池顏聞言反倒笑了:「我還真是你說的這種精緻利己主義。
你才發現?」
他抿了下唇,或許是燈光的原因,顯得陷在陰影中的下頜線條深邃冷峻。
大概是知道自己又說錯了話,他默了兩秒,才說:「我不想和你吵。
這件事會給你解釋。」
池顏慢吞吞哦了一聲,開口:「是花一個晚上去想怎麼圓回來嗎。」
梁硯成從沒見過她這麼咄咄逼人的樣子,沉寂了許久的表情閃過不耐。
很短暫的一瞬,池顏像是看懂了似的,慢慢起身,身後依然抵著梳妝檯。
「是覺得我咄咄逼人嗎?
抱歉,我從來就是這樣。
不像別人那麼善解人意。

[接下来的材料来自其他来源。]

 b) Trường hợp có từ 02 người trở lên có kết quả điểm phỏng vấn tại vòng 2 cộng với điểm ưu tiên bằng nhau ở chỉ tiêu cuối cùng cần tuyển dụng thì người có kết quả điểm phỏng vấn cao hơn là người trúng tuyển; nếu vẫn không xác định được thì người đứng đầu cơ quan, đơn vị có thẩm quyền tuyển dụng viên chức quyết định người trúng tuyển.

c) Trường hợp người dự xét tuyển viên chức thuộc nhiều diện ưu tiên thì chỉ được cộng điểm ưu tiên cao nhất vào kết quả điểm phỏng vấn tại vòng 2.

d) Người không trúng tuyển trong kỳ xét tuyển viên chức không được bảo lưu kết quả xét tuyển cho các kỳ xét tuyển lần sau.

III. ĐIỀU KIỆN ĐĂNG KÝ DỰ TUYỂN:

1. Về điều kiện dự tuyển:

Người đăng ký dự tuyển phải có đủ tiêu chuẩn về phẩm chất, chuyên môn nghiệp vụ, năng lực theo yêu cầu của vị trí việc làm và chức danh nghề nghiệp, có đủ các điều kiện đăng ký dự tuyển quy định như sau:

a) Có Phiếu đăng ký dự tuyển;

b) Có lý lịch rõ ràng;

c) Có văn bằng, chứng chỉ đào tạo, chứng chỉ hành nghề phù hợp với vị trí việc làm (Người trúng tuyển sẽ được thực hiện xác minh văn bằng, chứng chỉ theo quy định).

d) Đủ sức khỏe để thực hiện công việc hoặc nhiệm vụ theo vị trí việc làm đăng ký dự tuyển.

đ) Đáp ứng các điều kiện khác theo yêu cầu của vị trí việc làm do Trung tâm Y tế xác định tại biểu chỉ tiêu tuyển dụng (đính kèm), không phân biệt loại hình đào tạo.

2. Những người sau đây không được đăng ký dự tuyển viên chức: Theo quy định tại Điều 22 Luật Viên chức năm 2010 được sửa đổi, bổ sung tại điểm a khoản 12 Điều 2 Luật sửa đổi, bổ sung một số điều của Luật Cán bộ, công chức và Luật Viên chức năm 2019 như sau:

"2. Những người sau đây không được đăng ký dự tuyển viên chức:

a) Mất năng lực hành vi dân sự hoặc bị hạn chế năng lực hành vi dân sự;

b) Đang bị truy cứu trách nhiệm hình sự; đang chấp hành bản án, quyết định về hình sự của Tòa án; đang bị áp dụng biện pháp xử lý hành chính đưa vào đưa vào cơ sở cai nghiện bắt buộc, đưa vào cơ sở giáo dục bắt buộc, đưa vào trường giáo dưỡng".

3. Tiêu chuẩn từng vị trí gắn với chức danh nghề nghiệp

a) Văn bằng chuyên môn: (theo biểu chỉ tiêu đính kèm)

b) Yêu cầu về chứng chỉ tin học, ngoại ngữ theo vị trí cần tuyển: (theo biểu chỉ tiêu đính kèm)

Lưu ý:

」
她把別人兩字咬的很重,更覺得自己可笑。
不過就是商業聯姻,怎麼還愚蠢天真地想創造真愛感天動地的奇蹟。
是她偏離了原來的路,胃口被養大了,不夠滿足了,想要的更多了。
池顏垂下眼,說:「其實我並不在乎什麼解釋不解釋。」
這是假的,但從她嘴裡說出來,像是真心。
「我問個或許聽起來有些可笑的問題。」
她頓了幾秒,才繼續,「你心裡有我嗎。」
這才是她真正想知道的答案。
她以為自己是很心平氣和地問出了這句話,但反扣在桌沿的手指卻冷得仿佛沒有溫度。
太卑微了。
不管是問出這句話的自己,還是等待的那幾秒沉默。
而後,男人聲音微啞,問她:「那你呢?」
之前或許有幾分真心,但在那幾秒的沉默中,與時間一起拉扯著四散了。
池顏深深吐了口氣,「好,我知道了。